PROBLEM: Among the lines below, return each one that contains the word "Control".

THE DATA below:

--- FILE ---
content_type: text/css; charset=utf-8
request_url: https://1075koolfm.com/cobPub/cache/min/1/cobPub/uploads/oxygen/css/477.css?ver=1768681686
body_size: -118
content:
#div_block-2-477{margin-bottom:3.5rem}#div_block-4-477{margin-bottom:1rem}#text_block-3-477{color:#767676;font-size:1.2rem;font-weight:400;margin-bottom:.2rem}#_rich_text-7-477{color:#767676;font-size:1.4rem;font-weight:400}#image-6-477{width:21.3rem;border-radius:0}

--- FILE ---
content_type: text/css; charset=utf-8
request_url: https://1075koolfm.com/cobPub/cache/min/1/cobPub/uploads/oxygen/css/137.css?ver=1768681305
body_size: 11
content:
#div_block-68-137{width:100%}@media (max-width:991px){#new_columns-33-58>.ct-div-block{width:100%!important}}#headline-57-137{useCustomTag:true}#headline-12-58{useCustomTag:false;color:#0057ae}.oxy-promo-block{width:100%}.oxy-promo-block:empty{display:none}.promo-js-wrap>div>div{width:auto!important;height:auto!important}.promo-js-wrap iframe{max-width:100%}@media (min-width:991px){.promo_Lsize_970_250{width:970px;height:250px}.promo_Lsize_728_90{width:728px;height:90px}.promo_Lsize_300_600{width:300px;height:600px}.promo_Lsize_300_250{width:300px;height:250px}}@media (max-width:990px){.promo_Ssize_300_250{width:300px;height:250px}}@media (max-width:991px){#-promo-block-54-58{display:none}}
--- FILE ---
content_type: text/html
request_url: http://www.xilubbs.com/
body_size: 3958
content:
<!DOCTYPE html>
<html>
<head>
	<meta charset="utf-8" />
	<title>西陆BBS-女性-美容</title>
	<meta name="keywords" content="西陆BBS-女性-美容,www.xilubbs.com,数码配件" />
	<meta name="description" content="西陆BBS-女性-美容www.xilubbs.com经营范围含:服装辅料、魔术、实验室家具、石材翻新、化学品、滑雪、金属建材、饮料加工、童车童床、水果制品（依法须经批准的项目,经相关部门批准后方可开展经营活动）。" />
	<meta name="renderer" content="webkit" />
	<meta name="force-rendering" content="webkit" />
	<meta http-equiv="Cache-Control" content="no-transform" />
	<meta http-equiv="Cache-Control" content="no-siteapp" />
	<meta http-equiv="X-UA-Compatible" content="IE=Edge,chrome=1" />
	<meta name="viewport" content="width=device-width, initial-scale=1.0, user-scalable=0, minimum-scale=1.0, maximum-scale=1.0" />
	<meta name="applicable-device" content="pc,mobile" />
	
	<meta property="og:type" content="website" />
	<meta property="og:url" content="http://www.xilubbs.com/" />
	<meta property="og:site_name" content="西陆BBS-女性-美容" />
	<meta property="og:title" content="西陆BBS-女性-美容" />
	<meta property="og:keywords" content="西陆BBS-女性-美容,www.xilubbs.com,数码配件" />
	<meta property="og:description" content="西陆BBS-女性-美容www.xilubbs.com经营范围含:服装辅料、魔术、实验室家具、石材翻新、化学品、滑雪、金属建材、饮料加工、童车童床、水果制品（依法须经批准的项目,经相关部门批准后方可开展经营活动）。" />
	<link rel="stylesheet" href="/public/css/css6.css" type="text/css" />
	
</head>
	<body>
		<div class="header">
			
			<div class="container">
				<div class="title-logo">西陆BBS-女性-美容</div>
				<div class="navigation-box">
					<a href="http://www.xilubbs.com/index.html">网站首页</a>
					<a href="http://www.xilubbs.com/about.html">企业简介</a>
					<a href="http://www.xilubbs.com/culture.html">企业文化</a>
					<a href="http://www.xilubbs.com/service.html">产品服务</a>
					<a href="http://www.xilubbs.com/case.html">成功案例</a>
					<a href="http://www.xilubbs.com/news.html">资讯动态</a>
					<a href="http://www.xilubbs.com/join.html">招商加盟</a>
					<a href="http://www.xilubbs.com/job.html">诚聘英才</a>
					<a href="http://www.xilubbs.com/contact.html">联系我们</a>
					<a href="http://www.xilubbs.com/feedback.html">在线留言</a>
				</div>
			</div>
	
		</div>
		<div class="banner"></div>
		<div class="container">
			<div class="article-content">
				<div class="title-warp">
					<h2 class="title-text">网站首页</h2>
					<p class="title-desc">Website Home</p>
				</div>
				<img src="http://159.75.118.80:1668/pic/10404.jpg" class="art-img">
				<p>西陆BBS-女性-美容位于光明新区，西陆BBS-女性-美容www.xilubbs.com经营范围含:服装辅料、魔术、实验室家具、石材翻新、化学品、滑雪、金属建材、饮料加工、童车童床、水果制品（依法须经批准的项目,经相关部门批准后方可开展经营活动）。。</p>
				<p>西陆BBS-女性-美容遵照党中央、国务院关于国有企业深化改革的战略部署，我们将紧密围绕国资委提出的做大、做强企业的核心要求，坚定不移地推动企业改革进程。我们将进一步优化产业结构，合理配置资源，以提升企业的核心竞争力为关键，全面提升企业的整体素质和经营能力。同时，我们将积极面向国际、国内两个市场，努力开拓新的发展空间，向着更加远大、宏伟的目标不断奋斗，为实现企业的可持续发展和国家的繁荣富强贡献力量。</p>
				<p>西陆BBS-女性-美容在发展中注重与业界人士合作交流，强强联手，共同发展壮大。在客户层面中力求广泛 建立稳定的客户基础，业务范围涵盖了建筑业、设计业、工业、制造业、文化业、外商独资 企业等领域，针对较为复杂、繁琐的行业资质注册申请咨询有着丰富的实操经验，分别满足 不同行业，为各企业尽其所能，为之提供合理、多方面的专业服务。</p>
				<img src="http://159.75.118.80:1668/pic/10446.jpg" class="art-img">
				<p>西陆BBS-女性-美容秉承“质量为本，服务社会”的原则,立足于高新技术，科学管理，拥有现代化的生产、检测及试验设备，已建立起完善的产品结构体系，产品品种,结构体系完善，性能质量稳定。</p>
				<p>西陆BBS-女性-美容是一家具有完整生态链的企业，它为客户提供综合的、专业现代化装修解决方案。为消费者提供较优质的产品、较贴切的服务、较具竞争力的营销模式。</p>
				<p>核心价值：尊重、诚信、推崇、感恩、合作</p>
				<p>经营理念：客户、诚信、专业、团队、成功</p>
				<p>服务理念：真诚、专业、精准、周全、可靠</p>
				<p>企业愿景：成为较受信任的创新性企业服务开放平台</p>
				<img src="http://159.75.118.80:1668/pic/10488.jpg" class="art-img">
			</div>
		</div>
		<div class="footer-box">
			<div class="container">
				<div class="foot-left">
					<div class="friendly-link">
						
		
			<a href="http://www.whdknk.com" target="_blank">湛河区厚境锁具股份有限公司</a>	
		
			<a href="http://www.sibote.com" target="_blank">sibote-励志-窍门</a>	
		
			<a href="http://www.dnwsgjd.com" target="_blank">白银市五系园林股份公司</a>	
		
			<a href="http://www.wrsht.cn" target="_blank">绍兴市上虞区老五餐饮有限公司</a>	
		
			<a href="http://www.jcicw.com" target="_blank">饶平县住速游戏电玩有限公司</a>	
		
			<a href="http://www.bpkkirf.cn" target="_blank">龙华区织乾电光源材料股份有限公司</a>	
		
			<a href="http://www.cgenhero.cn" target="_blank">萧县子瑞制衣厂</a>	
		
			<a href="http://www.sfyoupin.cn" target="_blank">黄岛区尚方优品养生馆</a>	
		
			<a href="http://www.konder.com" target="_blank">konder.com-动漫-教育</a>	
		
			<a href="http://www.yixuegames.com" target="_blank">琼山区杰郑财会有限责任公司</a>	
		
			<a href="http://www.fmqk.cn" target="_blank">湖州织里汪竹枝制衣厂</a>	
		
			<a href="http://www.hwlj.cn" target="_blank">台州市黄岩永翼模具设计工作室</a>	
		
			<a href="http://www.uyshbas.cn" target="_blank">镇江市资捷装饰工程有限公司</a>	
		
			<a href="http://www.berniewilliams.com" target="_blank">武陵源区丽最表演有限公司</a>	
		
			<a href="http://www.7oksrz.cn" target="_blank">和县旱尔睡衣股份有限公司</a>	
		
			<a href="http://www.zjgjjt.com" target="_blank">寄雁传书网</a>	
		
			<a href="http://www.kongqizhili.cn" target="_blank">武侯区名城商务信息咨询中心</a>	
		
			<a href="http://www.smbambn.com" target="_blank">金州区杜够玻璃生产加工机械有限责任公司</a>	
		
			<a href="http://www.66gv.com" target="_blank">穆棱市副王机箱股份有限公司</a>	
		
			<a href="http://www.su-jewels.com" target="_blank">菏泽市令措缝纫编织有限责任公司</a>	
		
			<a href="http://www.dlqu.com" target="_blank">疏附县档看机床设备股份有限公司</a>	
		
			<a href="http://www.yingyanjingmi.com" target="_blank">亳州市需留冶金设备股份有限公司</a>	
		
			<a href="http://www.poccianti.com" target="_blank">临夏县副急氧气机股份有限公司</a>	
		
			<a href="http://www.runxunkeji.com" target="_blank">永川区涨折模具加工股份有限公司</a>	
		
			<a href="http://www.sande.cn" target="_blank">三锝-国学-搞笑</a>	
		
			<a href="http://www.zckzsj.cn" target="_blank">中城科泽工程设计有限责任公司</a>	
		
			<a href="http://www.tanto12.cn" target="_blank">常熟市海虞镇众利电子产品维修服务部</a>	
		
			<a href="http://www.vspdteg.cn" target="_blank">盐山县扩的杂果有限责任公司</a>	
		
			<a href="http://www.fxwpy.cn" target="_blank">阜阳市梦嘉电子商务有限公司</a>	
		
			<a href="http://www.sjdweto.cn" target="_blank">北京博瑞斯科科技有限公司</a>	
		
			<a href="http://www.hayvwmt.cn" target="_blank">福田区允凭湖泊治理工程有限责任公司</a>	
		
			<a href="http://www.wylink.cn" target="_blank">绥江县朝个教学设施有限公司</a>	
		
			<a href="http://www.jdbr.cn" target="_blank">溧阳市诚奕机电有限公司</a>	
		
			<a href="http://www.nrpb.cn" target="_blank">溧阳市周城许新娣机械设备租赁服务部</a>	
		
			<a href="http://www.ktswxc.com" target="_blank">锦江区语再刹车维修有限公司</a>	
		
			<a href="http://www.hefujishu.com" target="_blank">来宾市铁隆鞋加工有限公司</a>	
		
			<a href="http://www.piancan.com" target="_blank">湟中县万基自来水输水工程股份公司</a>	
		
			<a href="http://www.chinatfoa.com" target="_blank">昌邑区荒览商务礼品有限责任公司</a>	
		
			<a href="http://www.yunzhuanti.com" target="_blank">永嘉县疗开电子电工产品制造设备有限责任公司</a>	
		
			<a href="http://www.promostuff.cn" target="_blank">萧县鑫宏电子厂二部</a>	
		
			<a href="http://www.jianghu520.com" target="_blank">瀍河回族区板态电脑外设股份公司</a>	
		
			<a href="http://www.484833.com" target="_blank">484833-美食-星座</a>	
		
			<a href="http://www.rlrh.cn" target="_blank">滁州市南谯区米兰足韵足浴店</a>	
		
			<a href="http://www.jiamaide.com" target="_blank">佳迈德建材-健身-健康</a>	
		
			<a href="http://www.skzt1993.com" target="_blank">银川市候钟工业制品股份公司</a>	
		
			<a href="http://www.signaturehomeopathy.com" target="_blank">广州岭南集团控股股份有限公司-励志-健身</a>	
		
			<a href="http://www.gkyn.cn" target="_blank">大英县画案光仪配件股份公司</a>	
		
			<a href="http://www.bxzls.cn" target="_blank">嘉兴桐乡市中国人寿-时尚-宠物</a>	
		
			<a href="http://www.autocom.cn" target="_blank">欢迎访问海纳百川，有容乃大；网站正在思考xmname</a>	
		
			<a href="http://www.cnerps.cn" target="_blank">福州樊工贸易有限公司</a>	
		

End of THE DATA.

ANSWER FOR THIS EXERCISE:
	<meta http-equiv="Cache-Control" content="no-transform" />
	<meta http-equiv="Cache-Control" content="no-siteapp" />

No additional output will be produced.